■ Source document:

- - -

Katz is the third borough president to come out against the plan, following Manhattan's Gale Brewer and the Bronx's Ruben Diaz.

“This is not about whether one is for or against affordable housing,” Katz said in a statement about her suggestion to vote against the proposed “Zoning for Quality and Affordability” (ZQA) and “Mandatory Inclusionary Housing” (MIH) zoning text amendments.

“Everyone shares the goals and recognizes the need to aggressively expand affordable housing stock to meet the ever-growing demand. When we do, however, it must be done right."

Concerns about the proposals were brought up at a meeting last month with representatives from the borough's 14 community boards.

All but two of the boards voted against the proposals, citing issues with parking and previous zoning, among other concerns.

Here's an interactive map outlining how each community board voted:

The lone supporters of de Blasio's proposals — Community Board 1 in Long Island City and Community Board 3 in Jackson Heights, Corona and East Elmhurst — said they had reservations about the changes but ultimately wanted to support any move for affordable housing. 

Katz said the uniqueness of the city's neighborhoods "requires far more nuanced and strategically planned rezonings instead of a wholesale ‘one-size-fits-all’ approach."

More than 40 neighborhoods in Queens have already been rezoned over the last decade, she added.

“Each of those rezonings was carefully sculpted with extensive neighborhood participation, solicited by City Planning, in consultation with the respective city council members and community," she said.

Gale Brewer, Manhattan's borough president, spoke out against the plan Monday — saying the mayor shouldn't have criticized the city's community boards, most of whom have voted against his plan.

De Blasio said, among other things, that the boards "don't have a perfect vantage point on their communities."

Brewer said de Blasio "shouldn't have said that. It was wrong," adding that community board input is vital to the process. She expects to give her recommendation on the plan on Dec. 11.

In the Bronx, Borough President Diaz, the borough's city council representatives and all of the borough's community boards also voted against the plan. 

Diaz said the speed of the mayor's plan was "disrespectful" and suggested the "accelerated timeline" was built to limit community input.

"Mayor de Blasio and the Department of City Planning are moving too fast," he said at the November hearing. 

Katz, despite voting against the changes, commended de Blasio "for his laser-focus on utilizing the tools of government" to build affordable housing.

"He deserves much credit for moving the citywide discourse on affordable housing toward real solutions," she wrote.

A spokesman for the mayor, Wiley Norvell, said they "believe that good community process makes for better policy, and we appreciate the feedback we’re getting."

"These policies represent the strongest mandatory affordable requirements in the nation, and will ensure that new development better fits our neighborhoods’ needs and character," he wrote.

"Without these policies, new rezonings could not require permanently affordable housing, and we’d continue to see luxury-only development in many parts of the city.”

CORRECTION: An earlier version of this story misstated Manhattan Borough President Gale Brewer's stance on the zoning proposal. While she has publicly opposed the plan, she has not yet voted against it.

- - -

■ Stated goal a:
Using the zoning article, decide for each statement whether it agrees with the text. Answer yes or no, and quote the words that decide it.
(i) Every one of the Queens community boards voted against the proposals.
(ii) More than 40 neighborhoods in Queens have been rezoned over the last decade.
(iii) Gale Brewer has already voted against the plan.

■ Listed records:
- - -

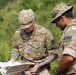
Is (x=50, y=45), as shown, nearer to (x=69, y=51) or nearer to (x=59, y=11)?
(x=59, y=11)

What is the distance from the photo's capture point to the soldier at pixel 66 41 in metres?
3.85

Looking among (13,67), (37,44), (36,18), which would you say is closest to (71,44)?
(13,67)

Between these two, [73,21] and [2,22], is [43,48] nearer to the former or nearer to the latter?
[73,21]

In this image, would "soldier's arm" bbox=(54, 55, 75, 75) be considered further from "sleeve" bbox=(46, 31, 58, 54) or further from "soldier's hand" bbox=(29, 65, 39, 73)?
"sleeve" bbox=(46, 31, 58, 54)

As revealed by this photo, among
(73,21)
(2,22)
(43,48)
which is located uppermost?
(73,21)

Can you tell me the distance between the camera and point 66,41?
3951mm

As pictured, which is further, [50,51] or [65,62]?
[50,51]

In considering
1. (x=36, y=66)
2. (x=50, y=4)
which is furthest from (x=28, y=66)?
(x=50, y=4)

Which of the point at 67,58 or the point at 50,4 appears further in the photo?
the point at 50,4

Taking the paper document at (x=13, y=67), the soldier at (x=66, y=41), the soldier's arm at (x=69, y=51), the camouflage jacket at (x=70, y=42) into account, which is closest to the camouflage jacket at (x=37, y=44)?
the paper document at (x=13, y=67)

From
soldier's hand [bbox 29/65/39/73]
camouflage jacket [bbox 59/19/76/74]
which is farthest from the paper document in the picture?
camouflage jacket [bbox 59/19/76/74]

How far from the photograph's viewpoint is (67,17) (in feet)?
13.4

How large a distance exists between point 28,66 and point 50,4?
8.16 meters

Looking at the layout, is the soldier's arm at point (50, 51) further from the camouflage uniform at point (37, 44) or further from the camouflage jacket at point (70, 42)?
the camouflage jacket at point (70, 42)
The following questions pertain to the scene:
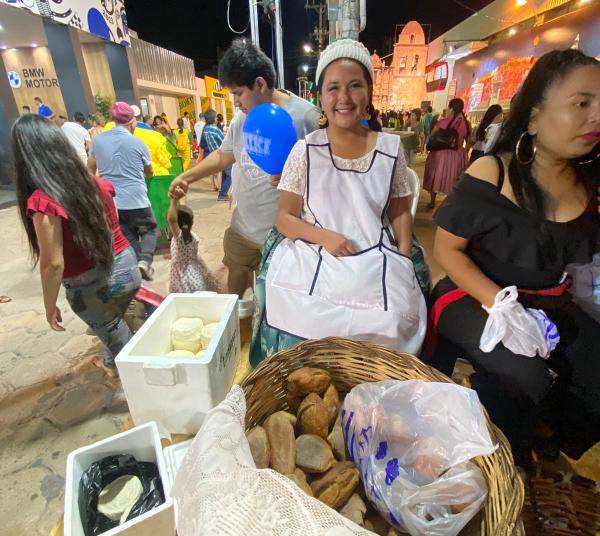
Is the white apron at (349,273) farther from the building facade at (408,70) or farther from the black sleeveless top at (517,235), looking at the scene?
the building facade at (408,70)

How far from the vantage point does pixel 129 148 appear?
343 centimetres

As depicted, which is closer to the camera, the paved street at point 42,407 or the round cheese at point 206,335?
the round cheese at point 206,335

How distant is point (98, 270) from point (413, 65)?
2283 cm

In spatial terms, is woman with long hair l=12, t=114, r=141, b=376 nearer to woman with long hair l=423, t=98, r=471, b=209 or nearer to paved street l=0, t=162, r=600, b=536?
paved street l=0, t=162, r=600, b=536

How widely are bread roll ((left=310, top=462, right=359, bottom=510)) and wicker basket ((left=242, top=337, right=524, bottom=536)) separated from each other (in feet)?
0.80

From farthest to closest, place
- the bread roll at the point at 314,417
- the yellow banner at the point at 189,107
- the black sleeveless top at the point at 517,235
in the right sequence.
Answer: the yellow banner at the point at 189,107
the black sleeveless top at the point at 517,235
the bread roll at the point at 314,417

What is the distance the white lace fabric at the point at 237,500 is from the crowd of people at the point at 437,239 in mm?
597

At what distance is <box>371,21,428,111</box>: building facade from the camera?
1969cm

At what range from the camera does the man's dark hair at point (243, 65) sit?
65.2 inches

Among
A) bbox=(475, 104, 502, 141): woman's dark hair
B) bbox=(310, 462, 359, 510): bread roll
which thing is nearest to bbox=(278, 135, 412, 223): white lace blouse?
bbox=(310, 462, 359, 510): bread roll

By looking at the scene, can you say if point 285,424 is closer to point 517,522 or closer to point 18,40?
point 517,522

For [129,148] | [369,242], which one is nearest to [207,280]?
[369,242]

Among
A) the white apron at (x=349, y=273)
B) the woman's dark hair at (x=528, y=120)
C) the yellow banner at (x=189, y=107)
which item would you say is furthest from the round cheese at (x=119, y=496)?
the yellow banner at (x=189, y=107)

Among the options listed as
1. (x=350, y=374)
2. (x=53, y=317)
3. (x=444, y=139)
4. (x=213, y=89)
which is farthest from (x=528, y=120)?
(x=213, y=89)
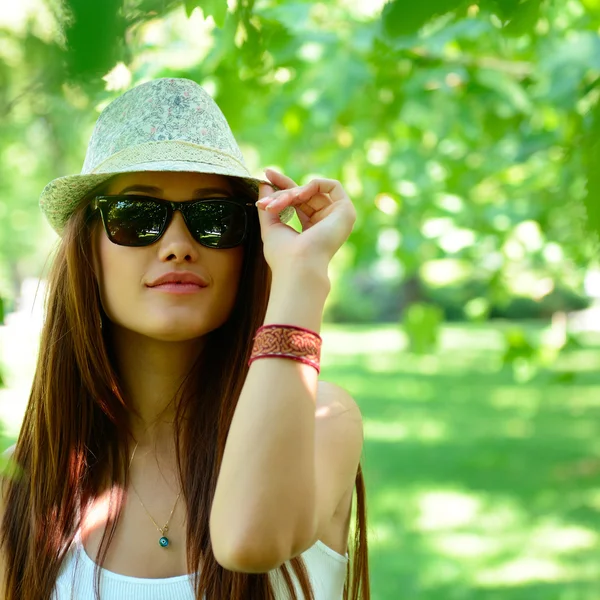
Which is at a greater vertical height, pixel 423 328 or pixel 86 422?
pixel 423 328

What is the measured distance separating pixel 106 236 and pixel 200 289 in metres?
0.22

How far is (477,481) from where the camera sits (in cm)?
775

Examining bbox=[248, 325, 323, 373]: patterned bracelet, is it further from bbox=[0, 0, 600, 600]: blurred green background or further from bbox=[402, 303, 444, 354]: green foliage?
bbox=[402, 303, 444, 354]: green foliage

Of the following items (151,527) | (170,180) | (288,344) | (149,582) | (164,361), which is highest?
(170,180)

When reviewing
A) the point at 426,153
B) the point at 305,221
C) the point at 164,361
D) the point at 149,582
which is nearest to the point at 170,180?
the point at 305,221

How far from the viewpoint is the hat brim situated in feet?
5.79

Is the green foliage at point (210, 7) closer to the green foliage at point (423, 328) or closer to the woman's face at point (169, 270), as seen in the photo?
the woman's face at point (169, 270)

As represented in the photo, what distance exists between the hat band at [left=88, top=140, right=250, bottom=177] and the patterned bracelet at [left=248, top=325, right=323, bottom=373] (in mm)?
438

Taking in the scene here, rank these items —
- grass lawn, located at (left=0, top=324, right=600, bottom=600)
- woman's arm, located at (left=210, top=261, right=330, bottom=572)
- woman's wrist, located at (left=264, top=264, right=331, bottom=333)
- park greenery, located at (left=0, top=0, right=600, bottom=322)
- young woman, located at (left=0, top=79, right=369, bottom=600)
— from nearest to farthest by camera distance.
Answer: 1. woman's arm, located at (left=210, top=261, right=330, bottom=572)
2. woman's wrist, located at (left=264, top=264, right=331, bottom=333)
3. young woman, located at (left=0, top=79, right=369, bottom=600)
4. park greenery, located at (left=0, top=0, right=600, bottom=322)
5. grass lawn, located at (left=0, top=324, right=600, bottom=600)

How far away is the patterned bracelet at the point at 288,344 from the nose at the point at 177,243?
0.29m

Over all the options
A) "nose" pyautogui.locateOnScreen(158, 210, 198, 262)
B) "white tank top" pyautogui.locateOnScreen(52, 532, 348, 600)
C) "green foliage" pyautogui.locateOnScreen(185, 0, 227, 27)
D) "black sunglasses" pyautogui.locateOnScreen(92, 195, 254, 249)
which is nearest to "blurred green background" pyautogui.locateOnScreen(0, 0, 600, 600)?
"green foliage" pyautogui.locateOnScreen(185, 0, 227, 27)

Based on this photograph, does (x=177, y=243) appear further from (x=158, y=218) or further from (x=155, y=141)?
(x=155, y=141)

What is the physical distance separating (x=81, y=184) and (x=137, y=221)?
0.20 metres

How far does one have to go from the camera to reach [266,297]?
195cm
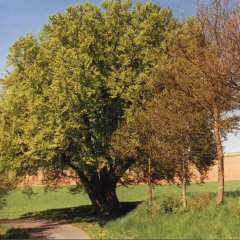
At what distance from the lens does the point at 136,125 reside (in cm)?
2570

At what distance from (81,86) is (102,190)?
10462 mm

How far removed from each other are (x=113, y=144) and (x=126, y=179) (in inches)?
302

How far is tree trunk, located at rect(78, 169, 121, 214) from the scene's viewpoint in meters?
33.0

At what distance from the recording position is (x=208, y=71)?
20438 millimetres

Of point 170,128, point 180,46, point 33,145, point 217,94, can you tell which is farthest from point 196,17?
point 33,145

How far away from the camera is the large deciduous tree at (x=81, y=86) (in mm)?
26891

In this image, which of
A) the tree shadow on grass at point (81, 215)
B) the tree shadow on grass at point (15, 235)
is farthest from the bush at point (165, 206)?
the tree shadow on grass at point (15, 235)

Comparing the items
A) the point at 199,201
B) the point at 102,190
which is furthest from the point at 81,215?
the point at 199,201

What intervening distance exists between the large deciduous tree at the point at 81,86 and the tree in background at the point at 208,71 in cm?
586

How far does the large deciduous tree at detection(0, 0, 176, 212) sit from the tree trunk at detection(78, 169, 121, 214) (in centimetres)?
8

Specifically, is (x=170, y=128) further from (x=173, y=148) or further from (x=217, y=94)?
(x=217, y=94)

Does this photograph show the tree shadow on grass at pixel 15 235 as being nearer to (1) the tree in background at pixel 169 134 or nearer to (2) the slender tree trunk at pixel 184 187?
(1) the tree in background at pixel 169 134

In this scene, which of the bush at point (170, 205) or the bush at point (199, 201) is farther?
the bush at point (170, 205)

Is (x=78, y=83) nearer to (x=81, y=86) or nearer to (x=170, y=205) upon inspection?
(x=81, y=86)
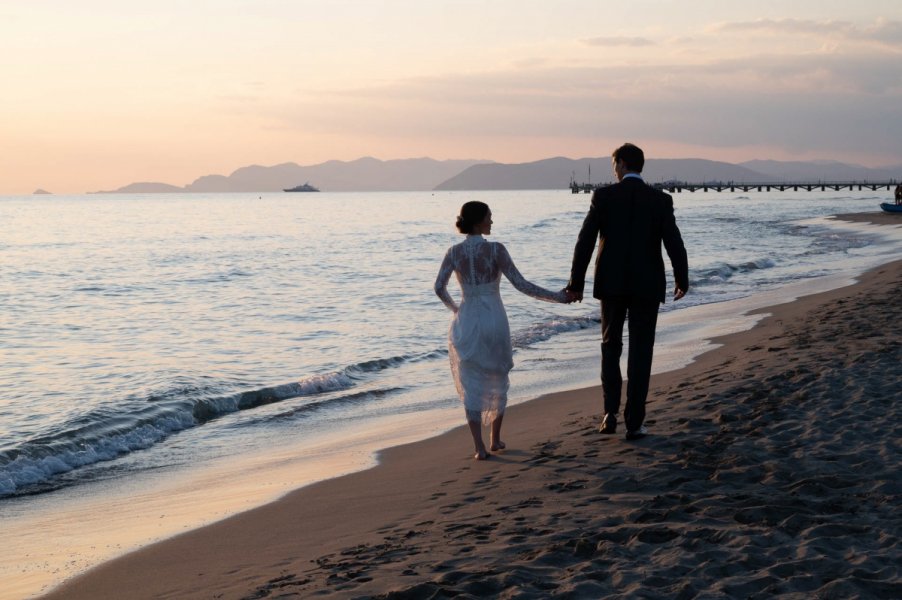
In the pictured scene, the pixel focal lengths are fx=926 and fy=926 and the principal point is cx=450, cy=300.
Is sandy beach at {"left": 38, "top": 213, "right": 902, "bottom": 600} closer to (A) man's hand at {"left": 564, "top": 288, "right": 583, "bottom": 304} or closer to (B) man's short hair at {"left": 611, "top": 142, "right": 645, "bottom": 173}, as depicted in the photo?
(A) man's hand at {"left": 564, "top": 288, "right": 583, "bottom": 304}

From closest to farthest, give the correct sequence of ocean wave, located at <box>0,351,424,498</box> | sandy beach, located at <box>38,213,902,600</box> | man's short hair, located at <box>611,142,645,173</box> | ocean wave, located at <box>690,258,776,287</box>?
sandy beach, located at <box>38,213,902,600</box> → man's short hair, located at <box>611,142,645,173</box> → ocean wave, located at <box>0,351,424,498</box> → ocean wave, located at <box>690,258,776,287</box>

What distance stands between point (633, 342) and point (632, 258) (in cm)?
68

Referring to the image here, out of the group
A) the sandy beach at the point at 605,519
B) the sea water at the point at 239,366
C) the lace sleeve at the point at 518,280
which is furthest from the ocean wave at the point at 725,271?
the lace sleeve at the point at 518,280

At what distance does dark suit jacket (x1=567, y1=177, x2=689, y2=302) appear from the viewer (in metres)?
6.45

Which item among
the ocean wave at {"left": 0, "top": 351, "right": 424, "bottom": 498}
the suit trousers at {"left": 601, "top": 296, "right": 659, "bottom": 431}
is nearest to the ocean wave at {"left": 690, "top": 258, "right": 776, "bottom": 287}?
the ocean wave at {"left": 0, "top": 351, "right": 424, "bottom": 498}

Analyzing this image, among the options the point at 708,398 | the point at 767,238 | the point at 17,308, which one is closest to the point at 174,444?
the point at 708,398

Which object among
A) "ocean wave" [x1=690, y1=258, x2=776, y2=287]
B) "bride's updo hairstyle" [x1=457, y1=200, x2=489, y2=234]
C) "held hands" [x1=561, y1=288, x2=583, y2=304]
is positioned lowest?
"ocean wave" [x1=690, y1=258, x2=776, y2=287]

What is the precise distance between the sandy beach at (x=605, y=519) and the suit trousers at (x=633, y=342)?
0.27 m

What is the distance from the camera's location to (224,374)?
12734 mm

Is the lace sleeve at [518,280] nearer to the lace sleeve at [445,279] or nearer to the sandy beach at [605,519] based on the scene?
the lace sleeve at [445,279]

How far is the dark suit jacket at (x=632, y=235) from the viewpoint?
645cm

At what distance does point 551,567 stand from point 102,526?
353 centimetres

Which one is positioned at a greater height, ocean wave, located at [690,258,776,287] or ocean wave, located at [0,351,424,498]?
ocean wave, located at [690,258,776,287]

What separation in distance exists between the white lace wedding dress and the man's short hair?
42.0 inches
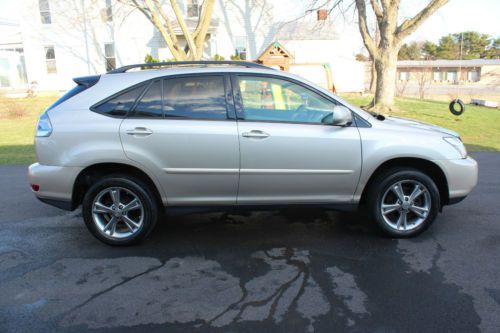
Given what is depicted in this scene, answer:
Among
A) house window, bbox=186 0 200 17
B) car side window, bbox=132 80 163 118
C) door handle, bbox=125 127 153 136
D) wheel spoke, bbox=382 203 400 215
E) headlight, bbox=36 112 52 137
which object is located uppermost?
house window, bbox=186 0 200 17

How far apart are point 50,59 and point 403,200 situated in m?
24.4

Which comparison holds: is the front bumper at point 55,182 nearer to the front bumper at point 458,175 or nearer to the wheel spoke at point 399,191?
the wheel spoke at point 399,191

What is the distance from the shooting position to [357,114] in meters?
4.29

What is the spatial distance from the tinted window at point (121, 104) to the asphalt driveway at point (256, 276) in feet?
4.58

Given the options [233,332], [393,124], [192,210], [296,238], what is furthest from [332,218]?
[233,332]

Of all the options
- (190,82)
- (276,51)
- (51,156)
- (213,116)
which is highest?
(276,51)

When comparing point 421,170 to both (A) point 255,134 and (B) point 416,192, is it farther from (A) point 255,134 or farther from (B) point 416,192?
(A) point 255,134

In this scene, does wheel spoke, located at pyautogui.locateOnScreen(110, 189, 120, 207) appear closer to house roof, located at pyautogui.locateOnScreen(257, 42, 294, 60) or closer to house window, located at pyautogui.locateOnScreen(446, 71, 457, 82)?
house roof, located at pyautogui.locateOnScreen(257, 42, 294, 60)

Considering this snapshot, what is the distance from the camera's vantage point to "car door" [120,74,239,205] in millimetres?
4102

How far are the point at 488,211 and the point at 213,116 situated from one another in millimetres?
3699

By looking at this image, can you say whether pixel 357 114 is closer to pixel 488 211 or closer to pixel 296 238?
pixel 296 238

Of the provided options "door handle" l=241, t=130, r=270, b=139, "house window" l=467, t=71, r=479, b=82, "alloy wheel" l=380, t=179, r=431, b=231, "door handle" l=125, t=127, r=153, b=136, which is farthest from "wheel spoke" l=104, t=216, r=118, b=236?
"house window" l=467, t=71, r=479, b=82

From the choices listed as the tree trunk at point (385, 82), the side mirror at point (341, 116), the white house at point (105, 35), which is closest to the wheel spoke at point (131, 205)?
the side mirror at point (341, 116)

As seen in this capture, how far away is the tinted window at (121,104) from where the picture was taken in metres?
4.19
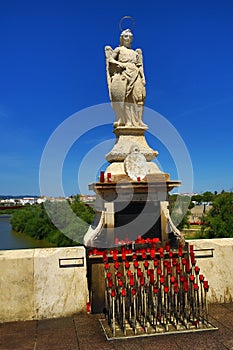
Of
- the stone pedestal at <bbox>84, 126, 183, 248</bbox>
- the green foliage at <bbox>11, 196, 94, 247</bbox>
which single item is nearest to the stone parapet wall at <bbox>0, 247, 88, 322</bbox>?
the stone pedestal at <bbox>84, 126, 183, 248</bbox>

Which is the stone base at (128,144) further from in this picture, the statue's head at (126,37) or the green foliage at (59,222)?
the green foliage at (59,222)

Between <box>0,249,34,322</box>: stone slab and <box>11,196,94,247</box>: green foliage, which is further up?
<box>11,196,94,247</box>: green foliage

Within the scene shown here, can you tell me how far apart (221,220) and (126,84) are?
19.8m

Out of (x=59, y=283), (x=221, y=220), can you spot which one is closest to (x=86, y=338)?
(x=59, y=283)

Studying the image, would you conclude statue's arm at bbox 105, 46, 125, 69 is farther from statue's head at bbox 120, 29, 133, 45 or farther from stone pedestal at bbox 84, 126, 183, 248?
stone pedestal at bbox 84, 126, 183, 248

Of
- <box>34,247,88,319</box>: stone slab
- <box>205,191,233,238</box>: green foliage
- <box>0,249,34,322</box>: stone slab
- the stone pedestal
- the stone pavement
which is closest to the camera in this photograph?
the stone pavement

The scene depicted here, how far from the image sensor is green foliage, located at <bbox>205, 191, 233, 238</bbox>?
2358 cm

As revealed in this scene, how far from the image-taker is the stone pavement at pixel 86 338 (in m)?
4.13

- - -

■ Stated goal b: From the records, write out everything from the line containing "What is the measured" down to the line containing "5. grass lawn, located", including both of those lines.

■ Complete output a:
(i) No. "All but two of the boards voted against the proposals"
(ii) Yes. "More than 40 neighborhoods in Queens have already been rezoned over the last decade"
(iii) No. "she has not yet voted against it."

■ Complete output b:
What is the measured distance separating pixel 106 236 and pixel 200 289 in metres?
0.22

How far is (477,481) from where the camera sits (in cm)?
775

Examining bbox=[248, 325, 323, 373]: patterned bracelet, is it further from bbox=[0, 0, 600, 600]: blurred green background or further from bbox=[402, 303, 444, 354]: green foliage?
bbox=[402, 303, 444, 354]: green foliage

Of the following items (151,527) | (170,180) | (288,344) | (149,582) | (164,361), which is highest?
(170,180)

When reviewing
A) the point at 426,153
B) the point at 305,221
C) the point at 164,361
D) the point at 149,582
which is nearest to the point at 170,180?
the point at 305,221

How far from the viewpoint is the hat brim situated in feet?
5.79

Is the green foliage at point (210, 7) closer to the green foliage at point (423, 328) or closer to the woman's face at point (169, 270), as seen in the photo?
the woman's face at point (169, 270)

As represented in the photo, what distance exists between the hat band at [left=88, top=140, right=250, bottom=177] and the patterned bracelet at [left=248, top=325, right=323, bottom=373] (in mm)?
438

Taking in the scene here, rank these items —
- grass lawn, located at (left=0, top=324, right=600, bottom=600)
- woman's arm, located at (left=210, top=261, right=330, bottom=572)
- woman's wrist, located at (left=264, top=264, right=331, bottom=333)
- park greenery, located at (left=0, top=0, right=600, bottom=322)
- young woman, located at (left=0, top=79, right=369, bottom=600)
— from nearest to farthest by camera distance.
Answer: 1. woman's arm, located at (left=210, top=261, right=330, bottom=572)
2. woman's wrist, located at (left=264, top=264, right=331, bottom=333)
3. young woman, located at (left=0, top=79, right=369, bottom=600)
4. park greenery, located at (left=0, top=0, right=600, bottom=322)
5. grass lawn, located at (left=0, top=324, right=600, bottom=600)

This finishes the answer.